Since 1959, there have been two official versions of the foot used in land surveying – the U.S. survey foot and the international foot. In 2022 the U.S,. survey foot will be officially replaced by the international foot – ending a time of confusion and errors.
History of the Two Feet
In 1893, through the Mendenhall Order, the U.S. created a definition for the foot – later called the U.S. survey foot — to support U.S industry and international trade by aligning with the international metric standard. This new foot was defined by the meter – essentially making the U.S. a metric country even if it has never felt like one. The definition of the U.S. survey foot is equal to 1200/3937 meters, around 0.3048006096 meters.
After 1901 a new, more exact definition of the foot started to be used internationally. Under this new definition, one foot equaled exactly 0.3048 meters. This became known as the international foot. The international foot was adopted by the American National Standards Institute’s predecessor in 2033 and the National Advisory Committee for Aeronautics (NASA’s predecessor) in 1952.
In 1959, the international foot was fully adopted by the U.S. and was meant to be the only definition of the foot. However, a temporary allowance was given for surveying and mapping. This allowance was due to the large amount of existing survey data that used the U.S. survey foot, and because the difference was not noticeable when surveying small parcels of land.
The U.S. survey foot should have been replaced with the international foot in 1986, when the geodetic datum was changed. This didn’t happen. In fact, both definitions are still used by some states and government agencies, regardless of statute. The difference between the two definitions is small – 0.01 ft/mile – but has still caused major problems.
The Announcement of the End
The National Institute of Standards and Technology (NIST), National Geodetic Survey (NGS), National Ocean Service (NOS), National Oceanic and Atmospheric Administration (NOAA) worked together to phase out the U.S. survey foot. This change will happen in 2022 as part of the modernization of the National Spatial Reference System to minimize disruption.

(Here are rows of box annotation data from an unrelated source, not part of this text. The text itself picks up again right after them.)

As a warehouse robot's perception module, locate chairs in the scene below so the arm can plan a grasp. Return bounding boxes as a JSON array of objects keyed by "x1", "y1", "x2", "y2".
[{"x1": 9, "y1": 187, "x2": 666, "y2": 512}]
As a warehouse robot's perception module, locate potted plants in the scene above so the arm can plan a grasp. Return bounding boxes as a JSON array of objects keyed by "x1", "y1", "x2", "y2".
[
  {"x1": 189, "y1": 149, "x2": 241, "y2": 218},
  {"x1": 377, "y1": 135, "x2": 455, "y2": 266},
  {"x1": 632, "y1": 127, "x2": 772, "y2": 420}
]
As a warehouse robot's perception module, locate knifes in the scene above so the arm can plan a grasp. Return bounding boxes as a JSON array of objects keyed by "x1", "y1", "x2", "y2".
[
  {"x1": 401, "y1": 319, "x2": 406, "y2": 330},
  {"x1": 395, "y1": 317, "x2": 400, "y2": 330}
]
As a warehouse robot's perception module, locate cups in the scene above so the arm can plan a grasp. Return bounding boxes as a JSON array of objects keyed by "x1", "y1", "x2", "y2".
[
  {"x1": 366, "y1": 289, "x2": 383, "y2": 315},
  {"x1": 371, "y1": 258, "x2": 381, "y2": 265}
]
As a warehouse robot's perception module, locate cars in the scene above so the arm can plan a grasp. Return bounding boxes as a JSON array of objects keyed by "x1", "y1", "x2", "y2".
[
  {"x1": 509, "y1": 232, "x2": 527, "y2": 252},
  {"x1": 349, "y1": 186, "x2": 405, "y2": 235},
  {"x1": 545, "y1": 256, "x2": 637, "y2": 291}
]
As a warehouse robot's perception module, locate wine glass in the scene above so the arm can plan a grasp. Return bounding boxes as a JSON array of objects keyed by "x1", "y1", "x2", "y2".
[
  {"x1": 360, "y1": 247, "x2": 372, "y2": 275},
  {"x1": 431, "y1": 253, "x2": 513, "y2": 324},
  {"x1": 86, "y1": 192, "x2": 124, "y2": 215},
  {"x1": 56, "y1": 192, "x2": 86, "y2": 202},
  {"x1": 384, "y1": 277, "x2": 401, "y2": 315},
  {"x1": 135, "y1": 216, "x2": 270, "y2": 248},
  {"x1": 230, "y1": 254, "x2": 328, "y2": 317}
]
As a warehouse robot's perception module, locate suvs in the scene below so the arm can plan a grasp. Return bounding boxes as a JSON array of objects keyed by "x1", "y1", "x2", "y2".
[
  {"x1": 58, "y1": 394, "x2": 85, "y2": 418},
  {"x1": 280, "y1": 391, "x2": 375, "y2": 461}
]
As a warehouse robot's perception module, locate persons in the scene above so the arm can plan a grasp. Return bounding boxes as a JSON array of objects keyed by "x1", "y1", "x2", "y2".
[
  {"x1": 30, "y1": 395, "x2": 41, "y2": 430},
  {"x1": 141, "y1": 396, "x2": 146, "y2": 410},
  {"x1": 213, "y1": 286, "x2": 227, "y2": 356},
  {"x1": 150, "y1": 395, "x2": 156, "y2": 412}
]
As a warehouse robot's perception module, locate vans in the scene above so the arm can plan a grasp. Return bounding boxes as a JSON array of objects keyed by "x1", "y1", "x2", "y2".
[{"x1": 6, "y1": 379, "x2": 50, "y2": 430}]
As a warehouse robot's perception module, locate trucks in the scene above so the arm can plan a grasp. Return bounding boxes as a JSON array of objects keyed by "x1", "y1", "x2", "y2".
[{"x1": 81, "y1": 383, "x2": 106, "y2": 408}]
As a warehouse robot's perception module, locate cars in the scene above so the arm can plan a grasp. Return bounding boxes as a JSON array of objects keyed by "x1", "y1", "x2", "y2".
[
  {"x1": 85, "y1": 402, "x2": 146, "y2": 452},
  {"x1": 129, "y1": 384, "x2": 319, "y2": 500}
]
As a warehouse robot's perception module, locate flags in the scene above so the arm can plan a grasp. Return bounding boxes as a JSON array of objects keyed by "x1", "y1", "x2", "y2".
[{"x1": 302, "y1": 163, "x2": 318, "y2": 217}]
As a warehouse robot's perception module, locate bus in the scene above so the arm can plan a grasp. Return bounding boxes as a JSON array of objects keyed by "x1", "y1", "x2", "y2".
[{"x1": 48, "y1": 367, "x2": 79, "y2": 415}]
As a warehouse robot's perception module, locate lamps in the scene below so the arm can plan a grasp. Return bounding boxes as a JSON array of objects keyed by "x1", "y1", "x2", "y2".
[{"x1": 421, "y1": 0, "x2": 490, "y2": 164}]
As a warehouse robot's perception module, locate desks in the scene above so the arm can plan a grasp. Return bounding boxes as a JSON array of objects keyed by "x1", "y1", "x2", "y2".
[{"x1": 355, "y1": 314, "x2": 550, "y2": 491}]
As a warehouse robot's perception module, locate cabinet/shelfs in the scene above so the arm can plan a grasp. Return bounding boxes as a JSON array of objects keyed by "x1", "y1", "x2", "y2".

The Federal Register issued a notice on October 17, 2019 announcing the end of the U.S. survey foot. After December 31, 2022, the U.S. survey foot will no longer be used in surveying and mapping. The international foot will be known simply as a foot. The Federal Register Notice invited public comments until December 2, 2019, in order to make the transition as smooth as possible and make sure nothing related to the transition was overlooked.
What Comes Next?
In June 30, 2020, the final ruling will be made. A second Federal Register Notice will be published sometime around that date to officially and formally announce the change. The Notice will also describe the final details and how the change will happen.
The Bureau of Land Management and other government agencies will support and adapt to these changes. The NIST “Guide for the Use of the SI” unit of measurements, currently only based on the U.S. survey foot – like acre – will be updated with the new foot definitions.
NGS will help with the transition by automatically supporting older survey data that uses the U.S survey foot and still giving the “correct” foot for SPCS 83 and SPCS 27. SPCS 22 will only use the international foot.